In his address to the 102nd Annual General Meeting of the Indian Merchants’ Chamber (IMC), Mukherjee said other positive factors also bode well for the economy. He also noted that Indian exports started picking up from November 2009 and infrastructure services, including rail freight, transport, power, telecommunications and civil aviation, have shown a visible positive change in 2009-10.
Mukherjee added that favorable capital market conditions with influx of capital flows and improved business sentiment are also very encouraging. In addition, factors such as expected demographic dividend, high rates of saving and investment, depth of the domestic market and the increasing presence of Indian corporations in the global market brighten the growth prospects of the economy in the medium to long run.
Since the country’s national elections in 2004, India had a multi-year bull market leading up to the global economic crisis of 2008-09. In the course of 2007, its economy started to get overheated and the central bank put on the brakes pretty aggressively after the Bombay Stock Exchange (BSE-SENSEX) Index peaked out at around 20,500 in January 2008. This caused a significant sell-off, which was exacerbated by the global economic crisis in the second half of 2008. In concert with the global stock market recovery in March 2009, India’s stock market started its own recovery (see chart below). So, the sharp drop in the country’s stock market was not solely attributed to the global slowdown as much as the government reining in growth and inflation. Even though the Indian economy certainly took a hit, GDP growth never dipped below 4% in any quarter during the 2008-09 time frame.

» Task statement
Reproduce the full passage about India's economic outlook word for word. Draw only on the passage about India's economic outlook.

» Extracted entries
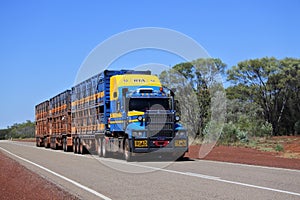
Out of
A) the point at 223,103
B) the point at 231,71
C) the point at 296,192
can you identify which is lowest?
the point at 296,192

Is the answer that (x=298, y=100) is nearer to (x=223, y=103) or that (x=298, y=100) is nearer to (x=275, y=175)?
(x=223, y=103)

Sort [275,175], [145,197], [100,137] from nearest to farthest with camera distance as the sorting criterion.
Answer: [145,197] → [275,175] → [100,137]

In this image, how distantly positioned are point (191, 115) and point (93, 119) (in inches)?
447

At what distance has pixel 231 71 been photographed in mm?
64250

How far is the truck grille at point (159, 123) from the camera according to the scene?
72.4ft

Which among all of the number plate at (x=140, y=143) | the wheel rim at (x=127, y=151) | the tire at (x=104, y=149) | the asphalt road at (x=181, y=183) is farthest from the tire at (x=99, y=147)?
the asphalt road at (x=181, y=183)

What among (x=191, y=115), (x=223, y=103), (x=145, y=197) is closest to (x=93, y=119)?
(x=191, y=115)

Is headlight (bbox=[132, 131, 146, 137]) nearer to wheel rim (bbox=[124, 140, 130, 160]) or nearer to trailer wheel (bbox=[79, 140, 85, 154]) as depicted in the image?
wheel rim (bbox=[124, 140, 130, 160])

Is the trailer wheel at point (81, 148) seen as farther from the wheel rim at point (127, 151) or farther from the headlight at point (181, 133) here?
the headlight at point (181, 133)

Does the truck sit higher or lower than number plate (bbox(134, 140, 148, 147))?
higher

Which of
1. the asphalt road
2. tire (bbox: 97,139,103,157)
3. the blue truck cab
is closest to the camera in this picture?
the asphalt road

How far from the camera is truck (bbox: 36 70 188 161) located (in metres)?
22.1

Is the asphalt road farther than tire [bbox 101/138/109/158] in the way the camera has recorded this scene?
No

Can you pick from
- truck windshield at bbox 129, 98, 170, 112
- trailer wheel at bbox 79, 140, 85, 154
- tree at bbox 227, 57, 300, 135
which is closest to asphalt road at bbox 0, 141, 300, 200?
truck windshield at bbox 129, 98, 170, 112
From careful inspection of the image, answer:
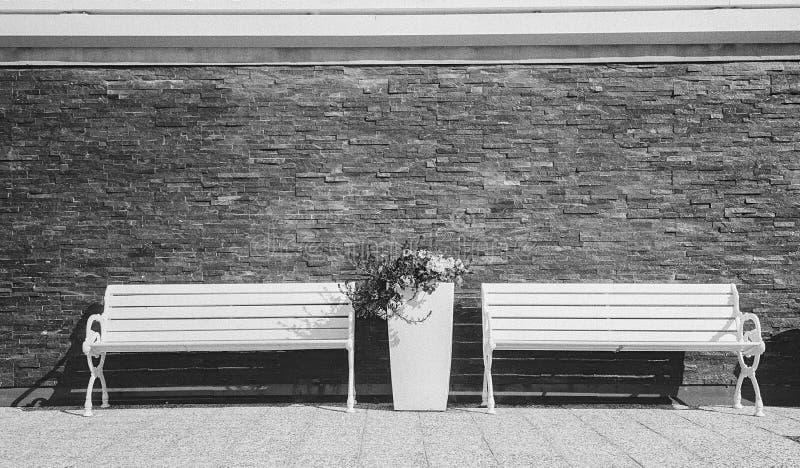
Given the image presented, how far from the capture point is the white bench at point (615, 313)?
5574 millimetres

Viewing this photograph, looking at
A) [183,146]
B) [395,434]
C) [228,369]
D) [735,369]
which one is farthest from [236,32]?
[735,369]

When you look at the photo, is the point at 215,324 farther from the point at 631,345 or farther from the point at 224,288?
the point at 631,345

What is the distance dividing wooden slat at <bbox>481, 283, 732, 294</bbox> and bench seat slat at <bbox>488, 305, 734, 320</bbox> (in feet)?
0.41

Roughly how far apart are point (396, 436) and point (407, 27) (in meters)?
3.32

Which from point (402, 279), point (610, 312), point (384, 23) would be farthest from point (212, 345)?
point (610, 312)

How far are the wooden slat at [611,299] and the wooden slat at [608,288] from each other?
31mm

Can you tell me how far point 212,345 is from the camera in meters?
5.33

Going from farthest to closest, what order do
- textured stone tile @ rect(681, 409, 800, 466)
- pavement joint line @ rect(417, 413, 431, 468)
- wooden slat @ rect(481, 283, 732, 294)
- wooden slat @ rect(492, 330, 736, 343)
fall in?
wooden slat @ rect(481, 283, 732, 294) → wooden slat @ rect(492, 330, 736, 343) → textured stone tile @ rect(681, 409, 800, 466) → pavement joint line @ rect(417, 413, 431, 468)

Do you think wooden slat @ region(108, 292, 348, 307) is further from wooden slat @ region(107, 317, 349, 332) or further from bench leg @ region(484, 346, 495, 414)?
bench leg @ region(484, 346, 495, 414)

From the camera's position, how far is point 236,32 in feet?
19.5

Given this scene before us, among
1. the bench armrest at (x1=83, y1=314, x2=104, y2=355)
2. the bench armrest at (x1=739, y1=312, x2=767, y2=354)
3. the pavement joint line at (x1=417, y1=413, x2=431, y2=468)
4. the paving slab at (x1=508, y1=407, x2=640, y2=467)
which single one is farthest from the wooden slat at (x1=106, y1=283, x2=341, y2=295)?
the bench armrest at (x1=739, y1=312, x2=767, y2=354)

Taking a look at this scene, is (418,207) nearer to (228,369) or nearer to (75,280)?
(228,369)

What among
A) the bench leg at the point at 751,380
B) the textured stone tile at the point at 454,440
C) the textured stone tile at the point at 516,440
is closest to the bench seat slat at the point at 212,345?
the textured stone tile at the point at 454,440

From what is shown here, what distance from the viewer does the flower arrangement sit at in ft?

» Task response
In his address to the 102nd Annual General Meeting of the Indian Merchants’ Chamber (IMC), Mukherjee said other positive factors also bode well for the economy. He also noted that Indian exports started picking up from November 2009 and infrastructure services, including rail freight, transport, power, telecommunications and civil aviation, have shown a visible positive change in 2009-10.
Mukherjee added that favorable capital market conditions with influx of capital flows and improved business sentiment are also very encouraging. In addition, factors such as expected demographic dividend, high rates of saving and investment, depth of the domestic market and the increasing presence of Indian corporations in the global market brighten the growth prospects of the economy in the medium to long run.
Since the country’s national elections in 2004, India had a multi-year bull market leading up to the global economic crisis of 2008-09. In the course of 2007, its economy started to get overheated and the central bank put on the brakes pretty aggressively after the Bombay Stock Exchange (BSE-SENSEX) Index peaked out at around 20,500 in January 2008. This caused a significant sell-off, which was exacerbated by the global economic crisis in the second half of 2008. In concert with the global stock market recovery in March 2009, India’s stock market started its own recovery (see chart below). So, the sharp drop in the country’s stock market was not solely attributed to the global slowdown as much as the government reining in growth and inflation. Even though the Indian economy certainly took a hit, GDP growth never dipped below 4% in any quarter during the 2008-09 time frame.